Task instructions:
Go through the data below and copy it exactly, skipping every picture.
***** Material provided
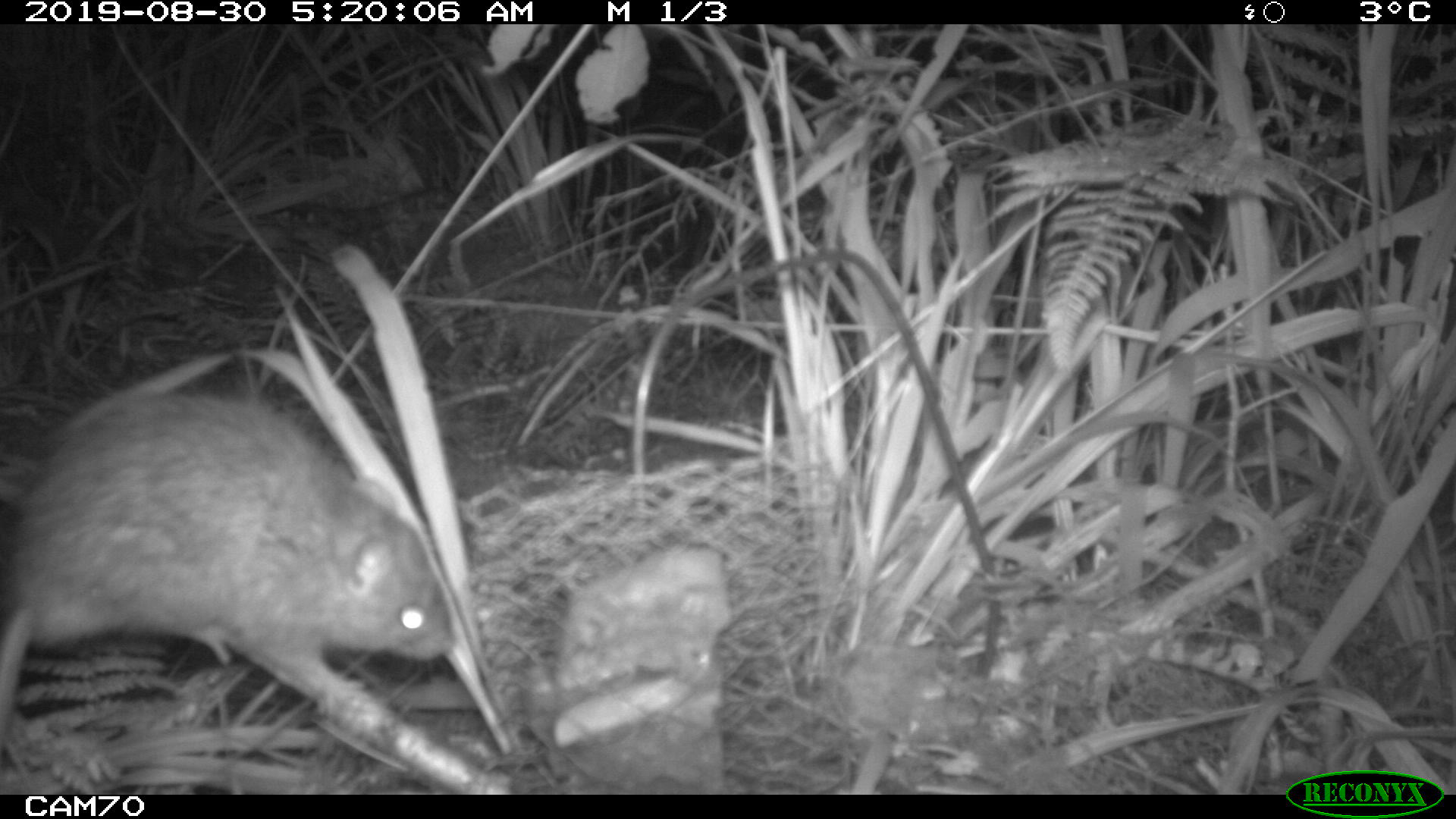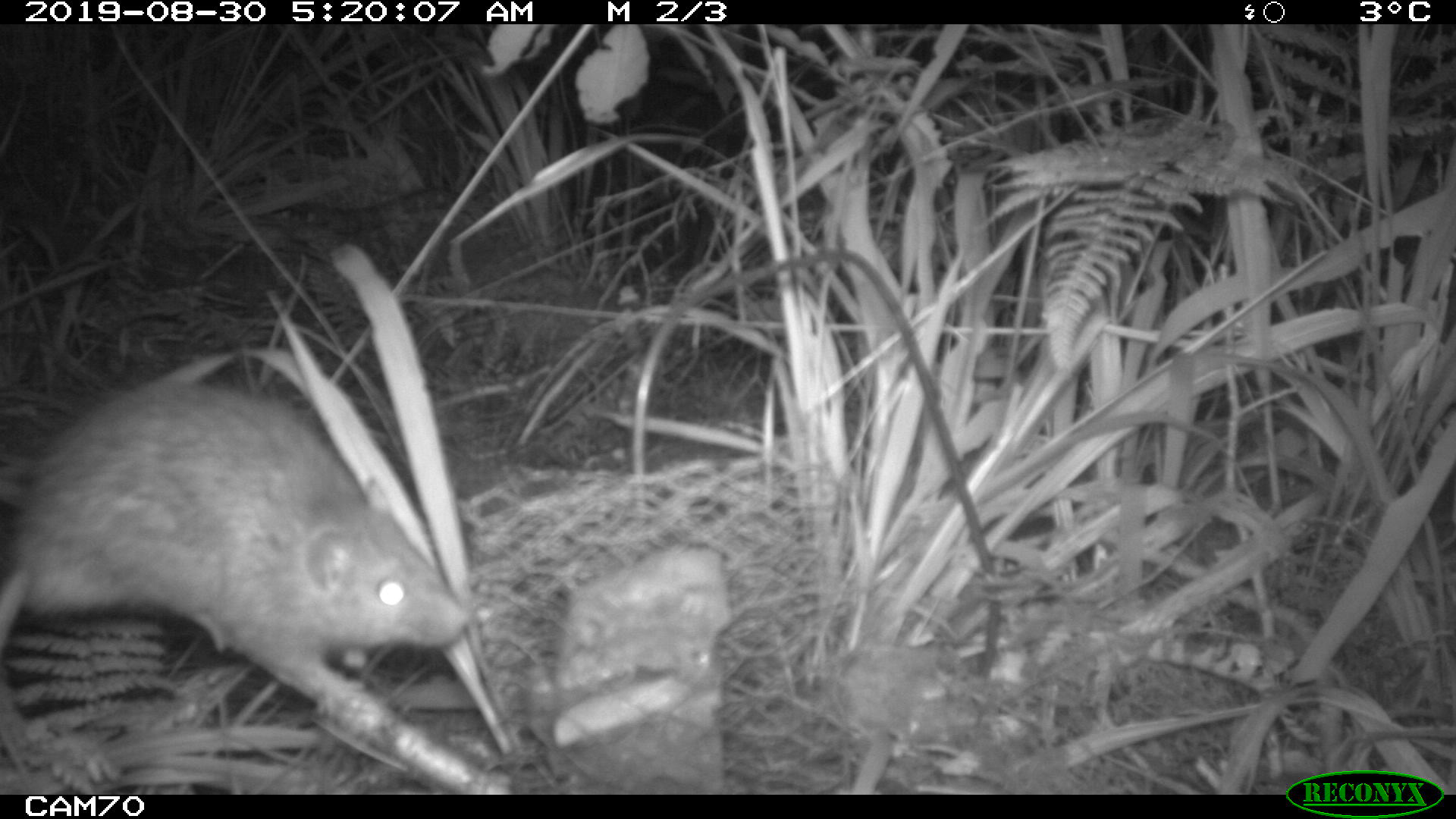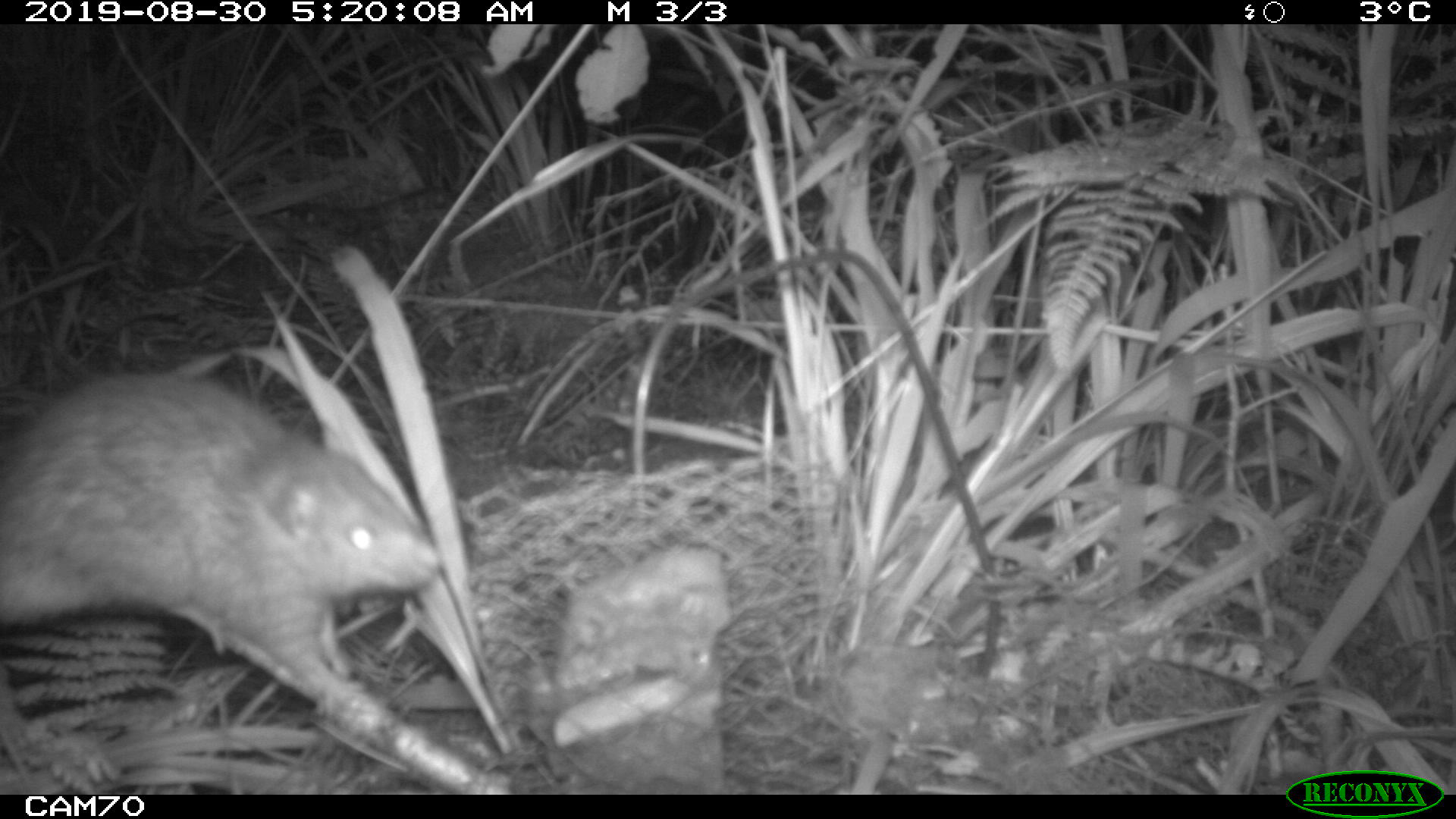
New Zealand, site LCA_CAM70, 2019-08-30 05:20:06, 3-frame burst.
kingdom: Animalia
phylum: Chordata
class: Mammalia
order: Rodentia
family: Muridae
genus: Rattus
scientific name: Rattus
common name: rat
**********
Response below:
New Zealand, site LCA_CAM70, 2019-08-30 05:20:06, 3-frame burst.
kingdom: Animalia
phylum: Chordata
class: Mammalia
order: Rodentia
family: Muridae
genus: Rattus
scientific name: Rattus
common name: rat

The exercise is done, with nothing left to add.